*** Opening Document segment ***
The Vegetative Soul in Action
In Aristotelian-Thomistic psychology, all living beings are composed of matter and form—the form in living beings is called the soul. Every act of life is made possible by this animating principle. And at the base of all vital activity lies the vegetative soul, which governs three operations: nutrition, growth, and generation. These are not metaphorical or vague attributions, but distinct, identifiable faculties. As St. Thomas Aquinas writes, growth is a proper operation of the vegetative soul—not a byproduct of other processes, but its own power—vis augmentativa—directed toward a specific end: the full development of the living organism.
Importantly, growth is not the same as nutrition. Nutrition preserves and restores what already is. Growth, however, increases the body’s quantity so it can reach its natural completion. In Thomistic terms, nutrition preserves being, but growth perfects it. To illustrate, consider the difference between feeding a fire and feeding a child. A fire “consumes” fuel and produces heat—its process is essentially destructive. But a child assimilates food, transforms it into living tissue, and builds upon it.
The Teleology of Human Growth
This inner-directed transformation is what Thomists call immanent action—acts that remain within and perfect the agent. Unlike stacking bricks for building a wall—which is a transitive action terminating in something external—growth transforms the agent itself. The food that nourishes a child becomes her bone, her flesh. As Aristotle observed and Thomists affirm, inanimate things, such as a snowball rolling down a hill, may become bigger by juxtaposition, but only living things grow through assimilation. This marks a radical ontological difference between living organisms and machines. A car is assembled from parts; a person unfolds.
*** Closing Document segment ***
*** Opening Dataset section ***
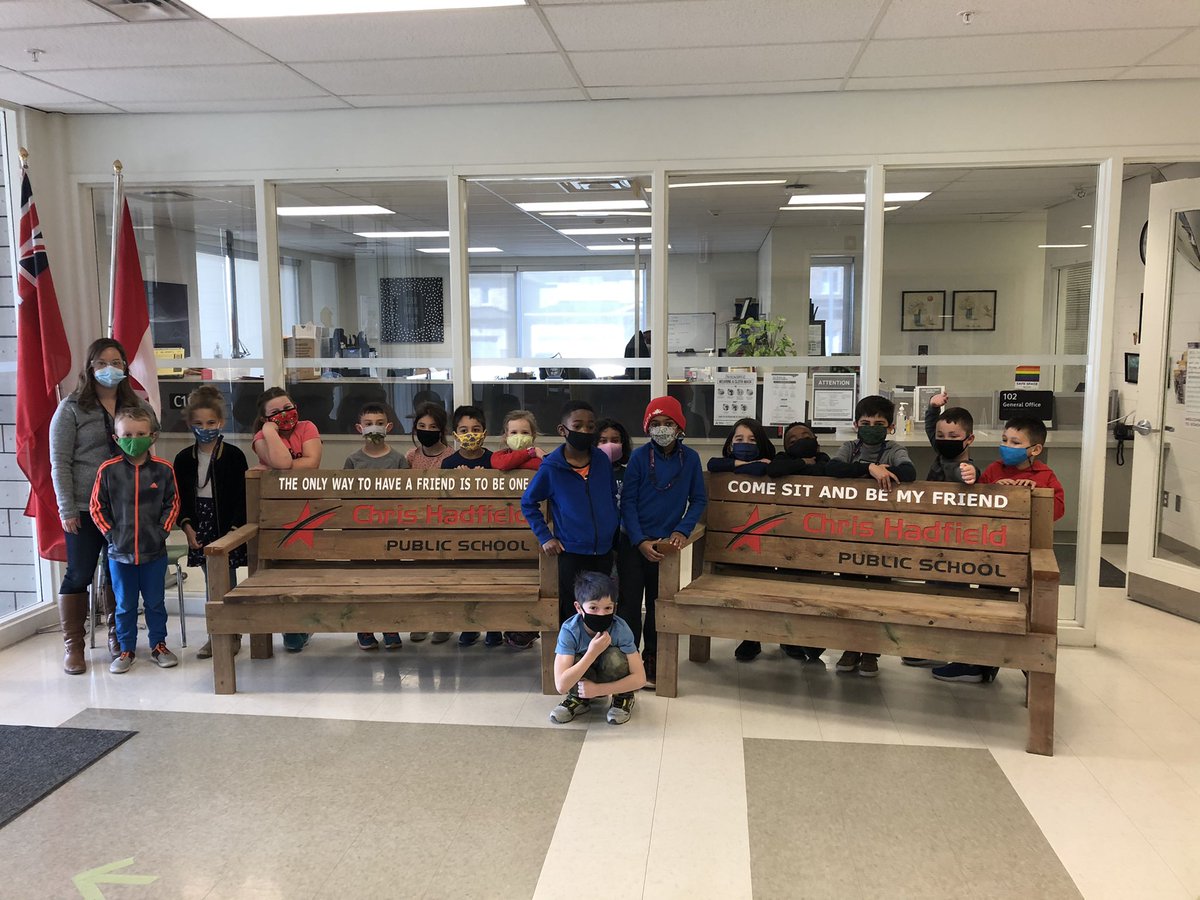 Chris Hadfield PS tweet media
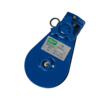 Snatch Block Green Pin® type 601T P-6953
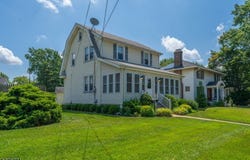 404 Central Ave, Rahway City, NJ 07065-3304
*** Closing Dataset section ***
→ Requirement 1:
Answer these questions about the passage on the vegetative soul:
(a) What three operations does the vegetative soul govern?
(b) In Thomistic terms, what does nutrition do to being, and what does growth do to it?
(c) What do Thomists call acts that remain within and perfect the agent?
→ Requirement 2:
Duplicate the part of the passage on the vegetative soul starting at "The Teleology of" and ending at "a person unfolds.".

→ Answer 1:
(a) Nutrition, growth, and generation.
(b) Nutrition preserves being; growth perfects it.
(c) Immanent action.

→ Answer 2:
The Teleology of Human Growth
This inner-directed transformation is what Thomists call immanent action—acts that remain within and perfect the agent. Unlike stacking bricks for building a wall—which is a transitive action terminating in something external—growth transforms the agent itself. The food that nourishes a child becomes her bone, her flesh. As Aristotle observed and Thomists affirm, inanimate things, such as a snowball rolling down a hill, may become bigger by juxtaposition, but only living things grow through assimilation. This marks a radical ontological difference between living organisms and machines. A car is assembled from parts; a person unfolds.